“The best laid plans of mice and men…and Henry Bemis…the small man in the glasses who wanted nothing but time. Henry Bemis, now just a part of a smashed landscape, just a piece of the rubble, just a fragment of what man has deeded to himself. Mr. Henry Bemis…in the Twilight Zone.” -Rod Sterling, The Twilight Zone
There are days when I’m on top of the world and days when I’m at the bottom. More the latter, it seems.
Honestly, where did everybody go? I had minor surgery and concentrate so much on job searching, I’ve only just recently noticed several writers I followed on WordPress have either left or locked up their blogs to selected readers only. Is there something going on with WordPress no one has told me about? It’s like a scene from The Twilight Zone where a man wakes up and finds everyone gone. I hope I don’t break my glasses. Where ever you all have gone, I wish you well and hope you stay in touch!

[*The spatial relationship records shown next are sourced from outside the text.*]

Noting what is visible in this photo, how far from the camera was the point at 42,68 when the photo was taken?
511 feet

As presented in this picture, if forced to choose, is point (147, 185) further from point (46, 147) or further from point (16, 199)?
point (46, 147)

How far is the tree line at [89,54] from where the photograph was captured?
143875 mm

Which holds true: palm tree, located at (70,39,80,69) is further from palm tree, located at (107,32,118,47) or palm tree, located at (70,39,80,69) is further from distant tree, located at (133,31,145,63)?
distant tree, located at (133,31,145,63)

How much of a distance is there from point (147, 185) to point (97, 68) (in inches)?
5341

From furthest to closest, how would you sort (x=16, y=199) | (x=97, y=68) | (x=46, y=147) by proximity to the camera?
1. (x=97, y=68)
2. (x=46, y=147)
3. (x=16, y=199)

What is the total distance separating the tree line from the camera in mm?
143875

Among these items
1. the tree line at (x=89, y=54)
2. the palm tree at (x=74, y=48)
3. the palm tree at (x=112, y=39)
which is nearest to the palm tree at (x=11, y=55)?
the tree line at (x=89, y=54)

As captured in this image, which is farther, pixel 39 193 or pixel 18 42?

My erratic and anxious mind makes it difficult to explain if I am doing well or not. I have a hard time looking at my success and failures from an objective point-of-view. I am still applying to jobs and it feels hopeless at times, yet I am getting interviews this year for the first time since 2007. I have dozens of jobs on my Indeed.com list and I spend some days just staring at the list with the feeling I have no enthusiasm for any of these positions. Sometimes I apply and sometimes I don’t apply at all. Even the library positions provide me no zest. My computer used to give me joy, but now I see it as just a job search kiosk. Whether I get up early in the morning or sleep late well into the day, there’s never enough time. I have a hard time having fun or enjoying anything until I’m assured of a job. Ironically, this anxiety makes me postpone applying and I just surf the Net for hours. It’s a Kobayashi Maru problem. It’s June and I thought with my new vigor and job hunt strategy, I would at least have a part-time position now.
My job coach has encouraged me to apply to non-library jobs in addition to librarian jobs. I’ve gotten several interviews for retail jobs, but I can’t help thinking that my bachelor and master degrees weigh against me in those positions. It doesn’t help that I’m an introvert and I have trouble showing “enthusiasm” for anything, even if I genuinely enjoy it. You just have to believe me when I say I want the position and would do my best at it. My word is all I have.
The myth I’ve been told about libraries refusing to hire people with Master of Library Science (MLS) degrees due to pressure from the American Library Association (ALA) apparently isn’t true. I have been getting calls and invites to interview for paraprofessional positions now. The fact that they are considering me means something has changed in the library world. In academic libraries in my area, you have to have an MLS for part-time positions. A few years ago, even a year ago, this would have been alarming. I’m not sure what the ALA thinks of these new developments, but I’m always glad the ALA gets proven wrong. Being a ALA member certainly hasn’t given me an edge or opportunity. There’s also a greater chance those in my position who got their degrees from the height of the Great Recession might have a chance at a job now.
It’s a mixed bag with this blog post. Some hope and some despair. It’s better than my last post, but it could be brighter. I suppose things will get better in time. I feel, though, there’s never enough time. For anything.